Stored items
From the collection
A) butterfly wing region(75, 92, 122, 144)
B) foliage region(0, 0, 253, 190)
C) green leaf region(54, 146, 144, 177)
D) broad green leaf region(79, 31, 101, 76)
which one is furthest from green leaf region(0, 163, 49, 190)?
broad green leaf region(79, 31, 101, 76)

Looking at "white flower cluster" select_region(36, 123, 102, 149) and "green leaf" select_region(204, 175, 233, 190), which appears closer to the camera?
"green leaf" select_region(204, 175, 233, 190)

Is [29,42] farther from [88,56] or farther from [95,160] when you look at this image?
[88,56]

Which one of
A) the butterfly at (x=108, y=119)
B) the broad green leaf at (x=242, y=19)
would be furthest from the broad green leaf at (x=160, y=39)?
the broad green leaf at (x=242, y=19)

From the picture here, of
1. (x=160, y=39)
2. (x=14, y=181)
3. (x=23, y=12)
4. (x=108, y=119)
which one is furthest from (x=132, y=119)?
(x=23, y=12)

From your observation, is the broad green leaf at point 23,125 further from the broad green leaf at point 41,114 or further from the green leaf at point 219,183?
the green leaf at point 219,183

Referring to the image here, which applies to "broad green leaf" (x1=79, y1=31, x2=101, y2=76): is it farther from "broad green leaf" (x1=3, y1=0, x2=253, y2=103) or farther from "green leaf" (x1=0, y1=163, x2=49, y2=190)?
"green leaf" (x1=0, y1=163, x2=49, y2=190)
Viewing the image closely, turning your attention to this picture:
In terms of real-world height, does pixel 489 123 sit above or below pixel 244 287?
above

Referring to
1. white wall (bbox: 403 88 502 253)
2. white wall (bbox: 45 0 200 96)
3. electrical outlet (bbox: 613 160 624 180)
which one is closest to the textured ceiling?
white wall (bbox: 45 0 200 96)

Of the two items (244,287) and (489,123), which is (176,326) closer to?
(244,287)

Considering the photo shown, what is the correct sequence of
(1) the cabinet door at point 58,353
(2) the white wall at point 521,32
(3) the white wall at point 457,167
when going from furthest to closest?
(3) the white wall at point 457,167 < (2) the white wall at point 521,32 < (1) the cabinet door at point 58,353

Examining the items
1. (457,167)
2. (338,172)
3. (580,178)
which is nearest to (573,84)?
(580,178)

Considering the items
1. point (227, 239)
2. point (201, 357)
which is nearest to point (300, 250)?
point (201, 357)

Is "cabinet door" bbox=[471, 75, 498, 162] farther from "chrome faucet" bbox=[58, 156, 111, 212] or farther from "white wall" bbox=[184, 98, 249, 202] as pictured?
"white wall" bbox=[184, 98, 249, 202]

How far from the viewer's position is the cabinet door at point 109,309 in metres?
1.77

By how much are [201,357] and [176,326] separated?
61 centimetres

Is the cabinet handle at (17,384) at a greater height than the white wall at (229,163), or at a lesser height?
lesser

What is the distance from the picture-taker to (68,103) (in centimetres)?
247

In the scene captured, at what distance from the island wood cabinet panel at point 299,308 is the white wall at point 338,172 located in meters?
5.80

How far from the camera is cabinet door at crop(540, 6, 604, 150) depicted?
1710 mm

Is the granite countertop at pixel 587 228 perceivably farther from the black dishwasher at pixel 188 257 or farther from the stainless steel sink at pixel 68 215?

▶ WHAT IS BEING ASKED
All of the entries must be quoted exactly; please include each one.

▶ SOLVED EXERCISE
From the collection
A) butterfly wing region(75, 92, 122, 144)
B) foliage region(0, 0, 253, 190)
C) green leaf region(54, 146, 144, 177)
D) broad green leaf region(79, 31, 101, 76)
which one is furthest from green leaf region(0, 163, 49, 190)?
broad green leaf region(79, 31, 101, 76)

Looking at "white flower cluster" select_region(36, 123, 102, 149) and "green leaf" select_region(204, 175, 233, 190), which appears closer to the camera?
"green leaf" select_region(204, 175, 233, 190)

Is [29,42] farther from [88,56] or farther from [95,160] when you look at this image?
[88,56]

Which one of
A) the butterfly at (x=108, y=119)
B) the broad green leaf at (x=242, y=19)
would be furthest from the broad green leaf at (x=160, y=39)?
the broad green leaf at (x=242, y=19)

From the picture here, of
1. (x=160, y=39)
2. (x=14, y=181)
3. (x=23, y=12)
4. (x=108, y=119)
which one is furthest from (x=132, y=119)?
(x=23, y=12)

From your observation, is the broad green leaf at point 23,125 further from the broad green leaf at point 41,114 or further from the green leaf at point 219,183?
the green leaf at point 219,183

Referring to the image here, which applies to "broad green leaf" (x1=79, y1=31, x2=101, y2=76): is it farther from "broad green leaf" (x1=3, y1=0, x2=253, y2=103) or farther from "green leaf" (x1=0, y1=163, x2=49, y2=190)?
"green leaf" (x1=0, y1=163, x2=49, y2=190)
Viewing the image closely, turning your attention to this picture:
In terms of real-world height, does pixel 489 123 sit above or below pixel 244 287?
above

Referring to
1. white wall (bbox: 403 88 502 253)
2. white wall (bbox: 45 0 200 96)
3. electrical outlet (bbox: 613 160 624 180)
which one is closest to the textured ceiling?
white wall (bbox: 45 0 200 96)

Of the two items (244,287) and (489,123), which is (176,326) closer to?
(244,287)

Considering the photo shown, what is the correct sequence of
(1) the cabinet door at point 58,353
(2) the white wall at point 521,32
(3) the white wall at point 457,167
when going from furthest to closest?
(3) the white wall at point 457,167 < (2) the white wall at point 521,32 < (1) the cabinet door at point 58,353

Examining the items
1. (457,167)
2. (338,172)
3. (580,178)
which is nearest to (573,84)?
(580,178)

Considering the items
1. point (227, 239)
2. point (201, 357)
which is nearest to point (300, 250)?
point (201, 357)

Is "cabinet door" bbox=[471, 75, 498, 162] farther from "chrome faucet" bbox=[58, 156, 111, 212] or farther from "white wall" bbox=[184, 98, 249, 202] as pictured?
"white wall" bbox=[184, 98, 249, 202]

How far from the viewer's position is the cabinet door at point 109,309 in metres?
1.77

By how much are [201,357] and [176,326] separated?
61 centimetres

Is the cabinet handle at (17,384) at a greater height than the white wall at (229,163), or at a lesser height?
lesser

What is the distance from the picture-taker to (68,103) (in centimetres)?
247

In the scene captured, at what distance from the island wood cabinet panel at point 299,308 is the white wall at point 338,172 located in meters?
5.80

How far from the camera is cabinet door at crop(540, 6, 604, 150) depicted?
1710 mm

Is the granite countertop at pixel 587 228 perceivably farther from the black dishwasher at pixel 188 257 or farther from the stainless steel sink at pixel 68 215?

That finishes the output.